TAREFAS PROPOSTAS:
a – De acordo com o trecho sobre a inflação mundial, de quanto têm sido os aumentos periódicos que o Federal Reserve vem fazendo nos juros básicos da economia?
b – Transcreva do trecho sobre a inflação mundial a parte que vai de "A recente onda" até "básicos da economia.", inclusive.
c – Dê continuidade ao trecho sobre a inflação mundial a partir do ponto em que ele termina.

TRECHO DE ORIGEM:
+++++

A recente onda de inflação mundial tem três causas: disrupção de cadeias globais de suprimento (pela pandemia, pela Covid zero na China e pela Guerra da Ucrânia), ajuste das empresas a mudanças permanentes nos padrões de consumo e o efeitos acumulados de anos de política monetária frouxa, culminando nos trilhões de dólares "impressos" por bancos centrais durante a pandemia.

A inflação mundial começou a subir em 2021, mas até o início deste ano não havia consenso se ela seria temporária ou resistente. Os juros americanos de curto prazo estavam em 0,05% em janeiro, e os títulos de 30 anos pagavam somente 2% ao ano. Mas em março veio o primeiro choque do Federal Reserve, que desde então tem feito aumentos periódicos de cerca de 0,75 ponto percentual nos juros básicos da economia.

+++++

Dados armazenados
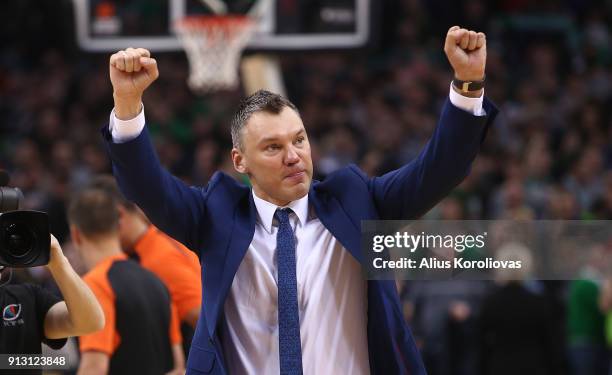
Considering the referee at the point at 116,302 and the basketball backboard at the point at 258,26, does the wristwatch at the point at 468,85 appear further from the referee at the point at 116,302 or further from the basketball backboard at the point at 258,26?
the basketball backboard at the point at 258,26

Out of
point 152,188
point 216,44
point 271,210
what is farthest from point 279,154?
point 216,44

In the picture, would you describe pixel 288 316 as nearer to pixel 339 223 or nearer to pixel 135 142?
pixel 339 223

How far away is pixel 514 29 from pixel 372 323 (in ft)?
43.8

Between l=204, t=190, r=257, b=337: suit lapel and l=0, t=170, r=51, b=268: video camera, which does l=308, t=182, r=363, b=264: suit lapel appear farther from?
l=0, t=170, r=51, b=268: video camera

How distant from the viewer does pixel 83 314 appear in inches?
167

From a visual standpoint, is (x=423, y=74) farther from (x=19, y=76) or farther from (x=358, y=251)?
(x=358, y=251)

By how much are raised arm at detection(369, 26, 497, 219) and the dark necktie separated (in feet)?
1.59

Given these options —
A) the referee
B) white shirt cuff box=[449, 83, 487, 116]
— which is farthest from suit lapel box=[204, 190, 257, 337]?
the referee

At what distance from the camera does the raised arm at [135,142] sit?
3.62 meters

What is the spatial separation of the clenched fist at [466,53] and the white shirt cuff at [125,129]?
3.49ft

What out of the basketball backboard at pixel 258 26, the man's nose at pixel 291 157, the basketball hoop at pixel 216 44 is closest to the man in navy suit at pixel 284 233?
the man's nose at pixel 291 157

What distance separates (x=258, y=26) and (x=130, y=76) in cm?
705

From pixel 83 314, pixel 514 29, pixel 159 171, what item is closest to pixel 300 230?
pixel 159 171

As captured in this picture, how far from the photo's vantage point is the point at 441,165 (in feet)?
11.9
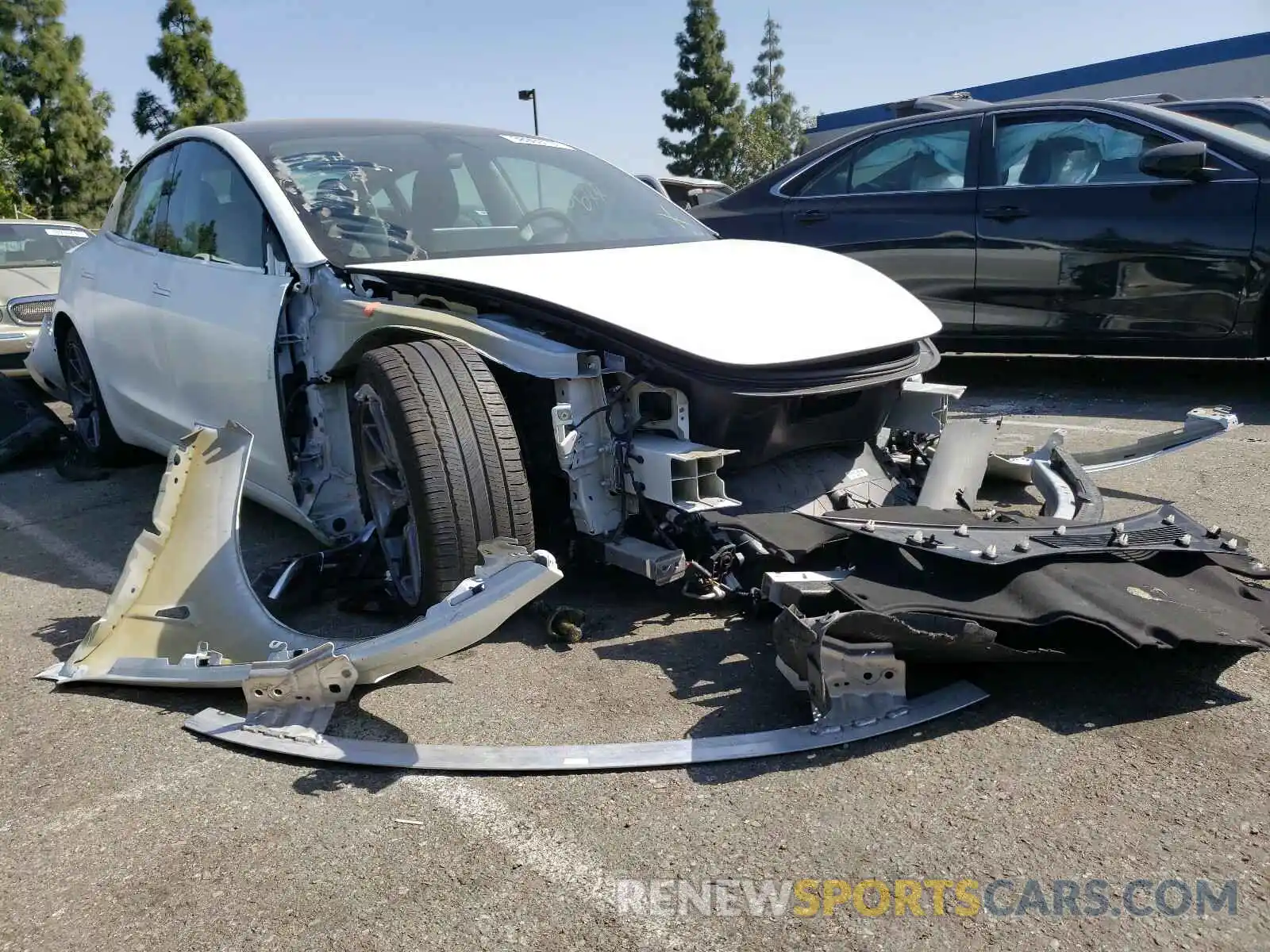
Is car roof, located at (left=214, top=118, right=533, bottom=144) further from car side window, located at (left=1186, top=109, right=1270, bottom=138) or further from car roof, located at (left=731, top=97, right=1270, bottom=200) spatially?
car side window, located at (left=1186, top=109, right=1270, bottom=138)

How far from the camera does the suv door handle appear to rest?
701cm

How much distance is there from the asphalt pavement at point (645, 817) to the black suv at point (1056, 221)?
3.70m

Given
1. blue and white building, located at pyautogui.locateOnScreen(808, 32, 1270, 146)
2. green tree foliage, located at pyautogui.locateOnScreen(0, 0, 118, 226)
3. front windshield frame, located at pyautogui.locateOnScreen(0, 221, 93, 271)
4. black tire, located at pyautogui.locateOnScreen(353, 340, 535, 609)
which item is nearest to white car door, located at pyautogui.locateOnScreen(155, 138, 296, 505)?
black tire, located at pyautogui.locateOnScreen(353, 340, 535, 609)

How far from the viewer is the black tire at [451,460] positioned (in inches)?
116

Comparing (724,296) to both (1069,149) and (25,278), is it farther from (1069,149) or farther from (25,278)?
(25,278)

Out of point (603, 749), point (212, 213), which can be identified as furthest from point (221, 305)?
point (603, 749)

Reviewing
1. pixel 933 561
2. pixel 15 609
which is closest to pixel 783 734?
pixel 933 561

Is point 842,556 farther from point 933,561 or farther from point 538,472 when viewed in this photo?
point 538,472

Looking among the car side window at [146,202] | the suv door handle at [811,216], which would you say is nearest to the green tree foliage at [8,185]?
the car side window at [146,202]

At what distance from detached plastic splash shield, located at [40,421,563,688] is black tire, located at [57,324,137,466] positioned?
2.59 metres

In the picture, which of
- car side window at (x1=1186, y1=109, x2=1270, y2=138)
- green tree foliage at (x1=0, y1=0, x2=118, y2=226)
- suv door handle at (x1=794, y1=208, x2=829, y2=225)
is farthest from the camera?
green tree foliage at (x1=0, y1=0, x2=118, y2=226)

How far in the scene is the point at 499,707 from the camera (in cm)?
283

+++++

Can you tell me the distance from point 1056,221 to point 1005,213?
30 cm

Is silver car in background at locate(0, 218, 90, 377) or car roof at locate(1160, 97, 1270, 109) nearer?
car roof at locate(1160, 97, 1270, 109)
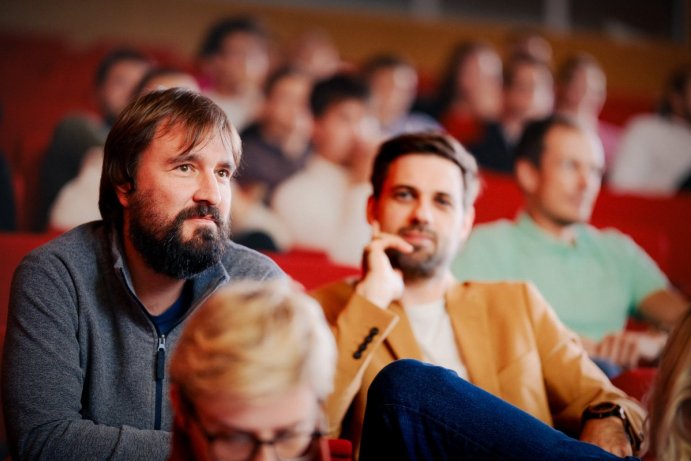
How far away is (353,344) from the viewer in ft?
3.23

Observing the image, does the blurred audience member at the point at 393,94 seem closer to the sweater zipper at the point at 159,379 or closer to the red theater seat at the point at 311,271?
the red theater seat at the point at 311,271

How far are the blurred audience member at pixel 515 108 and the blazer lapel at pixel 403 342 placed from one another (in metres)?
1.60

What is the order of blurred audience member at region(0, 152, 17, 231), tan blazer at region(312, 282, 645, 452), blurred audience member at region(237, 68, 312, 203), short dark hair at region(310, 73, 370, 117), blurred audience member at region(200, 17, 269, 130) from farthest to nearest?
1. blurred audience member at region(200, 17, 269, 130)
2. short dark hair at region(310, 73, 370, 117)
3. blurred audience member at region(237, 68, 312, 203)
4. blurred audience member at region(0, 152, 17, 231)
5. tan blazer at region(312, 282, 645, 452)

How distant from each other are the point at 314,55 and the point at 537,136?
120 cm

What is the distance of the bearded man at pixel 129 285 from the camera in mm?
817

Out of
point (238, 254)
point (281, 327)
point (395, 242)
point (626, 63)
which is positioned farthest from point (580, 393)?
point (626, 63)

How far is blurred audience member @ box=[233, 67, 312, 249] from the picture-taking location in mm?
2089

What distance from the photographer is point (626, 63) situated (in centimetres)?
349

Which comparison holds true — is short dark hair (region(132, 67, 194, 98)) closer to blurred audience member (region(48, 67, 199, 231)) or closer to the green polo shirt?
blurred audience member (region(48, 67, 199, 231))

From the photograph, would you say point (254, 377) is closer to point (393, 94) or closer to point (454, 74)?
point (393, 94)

+++++

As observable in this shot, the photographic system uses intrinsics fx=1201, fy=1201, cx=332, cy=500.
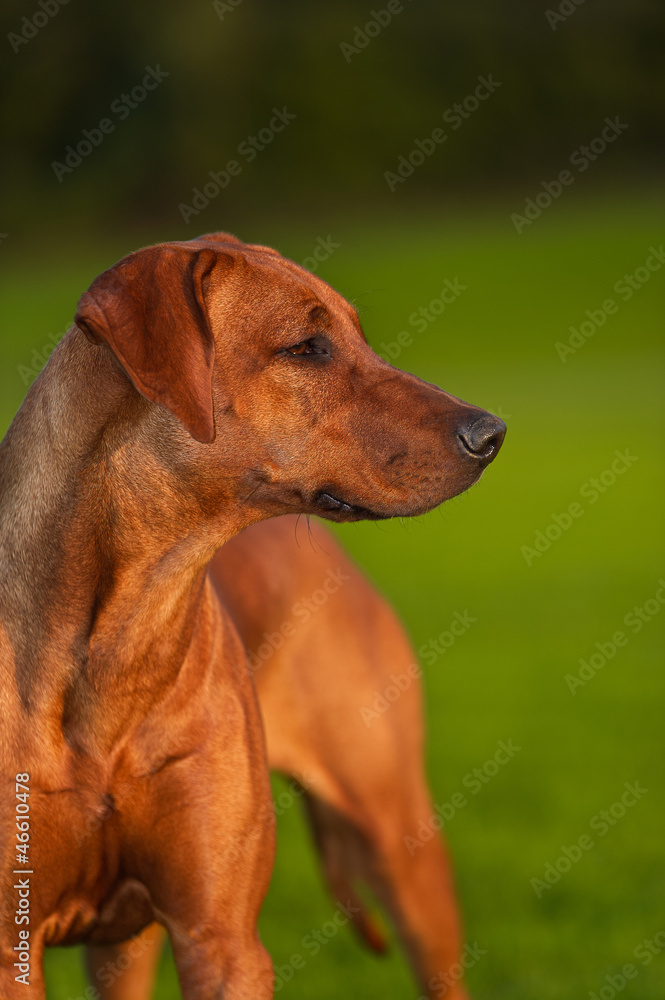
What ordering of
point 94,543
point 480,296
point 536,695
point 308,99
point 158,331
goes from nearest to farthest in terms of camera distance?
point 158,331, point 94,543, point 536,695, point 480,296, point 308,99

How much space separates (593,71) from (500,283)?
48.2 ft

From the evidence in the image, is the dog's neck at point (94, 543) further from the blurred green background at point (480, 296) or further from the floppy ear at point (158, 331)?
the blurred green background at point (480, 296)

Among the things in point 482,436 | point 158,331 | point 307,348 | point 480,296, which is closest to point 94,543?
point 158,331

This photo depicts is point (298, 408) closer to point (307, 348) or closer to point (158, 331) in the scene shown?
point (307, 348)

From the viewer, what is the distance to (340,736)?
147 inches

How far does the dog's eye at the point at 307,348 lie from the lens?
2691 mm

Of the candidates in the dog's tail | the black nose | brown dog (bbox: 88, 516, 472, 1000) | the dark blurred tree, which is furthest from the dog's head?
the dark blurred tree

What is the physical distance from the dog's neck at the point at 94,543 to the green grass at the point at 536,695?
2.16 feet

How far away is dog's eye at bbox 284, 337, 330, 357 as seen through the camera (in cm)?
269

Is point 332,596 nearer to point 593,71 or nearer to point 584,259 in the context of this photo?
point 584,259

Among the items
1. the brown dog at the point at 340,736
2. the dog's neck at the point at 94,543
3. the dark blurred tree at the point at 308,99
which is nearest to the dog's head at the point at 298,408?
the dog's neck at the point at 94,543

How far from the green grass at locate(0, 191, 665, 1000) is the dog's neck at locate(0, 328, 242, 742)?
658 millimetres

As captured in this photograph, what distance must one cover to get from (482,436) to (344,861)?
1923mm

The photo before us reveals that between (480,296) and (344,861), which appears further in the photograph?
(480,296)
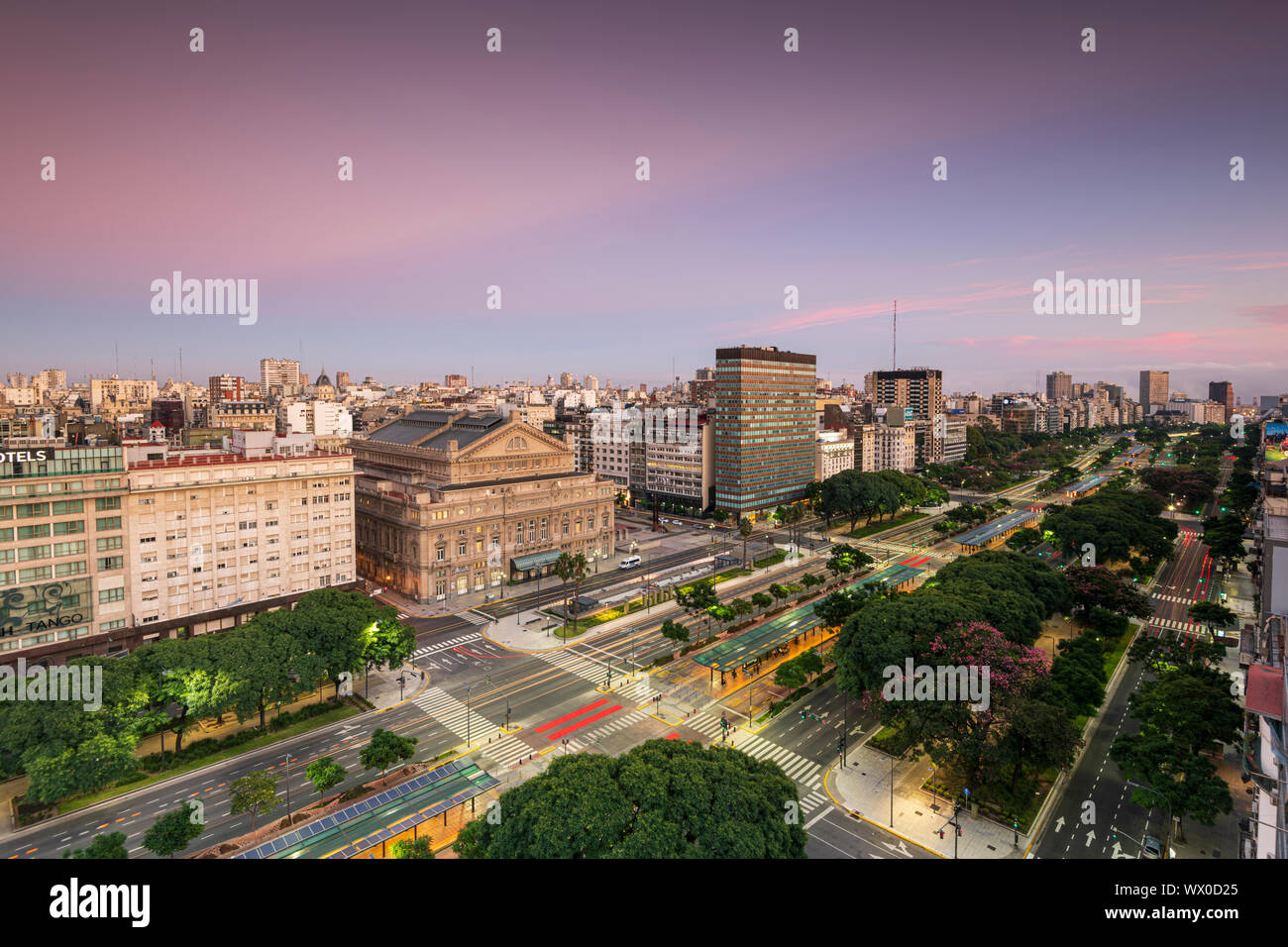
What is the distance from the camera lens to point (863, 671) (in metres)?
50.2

+++++

RESPOSTAS DO EXERCÍCIO:
a – Cerca de 0,75 ponto percentual.

b –
A recente onda de inflação mundial tem três causas: disrupção de cadeias globais de suprimento (pela pandemia, pela Covid zero na China e pela Guerra da Ucrânia), ajuste das empresas a mudanças permanentes nos padrões de consumo e o efeitos acumulados de anos de política monetária frouxa, culminando nos trilhões de dólares "impressos" por bancos centrais durante a pandemia.

A inflação mundial começou a subir em 2021, mas até o início deste ano não havia consenso se ela seria temporária ou resistente. Os juros americanos de curto prazo estavam em 0,05% em janeiro, e os títulos de 30 anos pagavam somente 2% ao ano. Mas em março veio o primeiro choque do Federal Reserve, que desde então tem feito aumentos periódicos de cerca de 0,75 ponto percentual nos juros básicos da economia.

c –
letreiro azul em que se lê Foxconn, com orientais por perto
Fachada de fábrica da Foxconn, a maior fabricante de iPhones do mundo. - AFP

Em julho, os títulos com vencimento em um mês já estavam pagando 1,75%, e os de longo, 3%. Hoje, os juros de três meses estão em 4,75%, e os de 30 anos, em quase 4%, o dobro do começo do ano.

Ainda assim, os juros reais americanos estão negativos, com a inflação de 7,7%, maior que o retorno dos títulos públicos. O mundo hoje acompanha cada anúncio da inflação americana com suspense e medo, pois, se ela não baixar, o Fed vai continuar subindo os juros, com chances de jogar o mundo em uma recessão.

E isso nos traz de volta aos chãos de fábrica na China. Muitos trabalhadores estão insatisfeitos com a possibilidade de ter de trabalhar sob regime de circuito fechado, enquanto o país tenta lidar com o aumento dos casos de Covid, resultado do relaxamento de algumas regras da política de contenção do vírus. Há até pouco tempo, as autoridades chinesas eram claras: a prioridade era a política de Covid zero, custasse o que custasse. Por meses, fábricas em Xangai ficaram paradas, embora o governo local tenha conseguido manter o porto aberto. Como ele fez isso?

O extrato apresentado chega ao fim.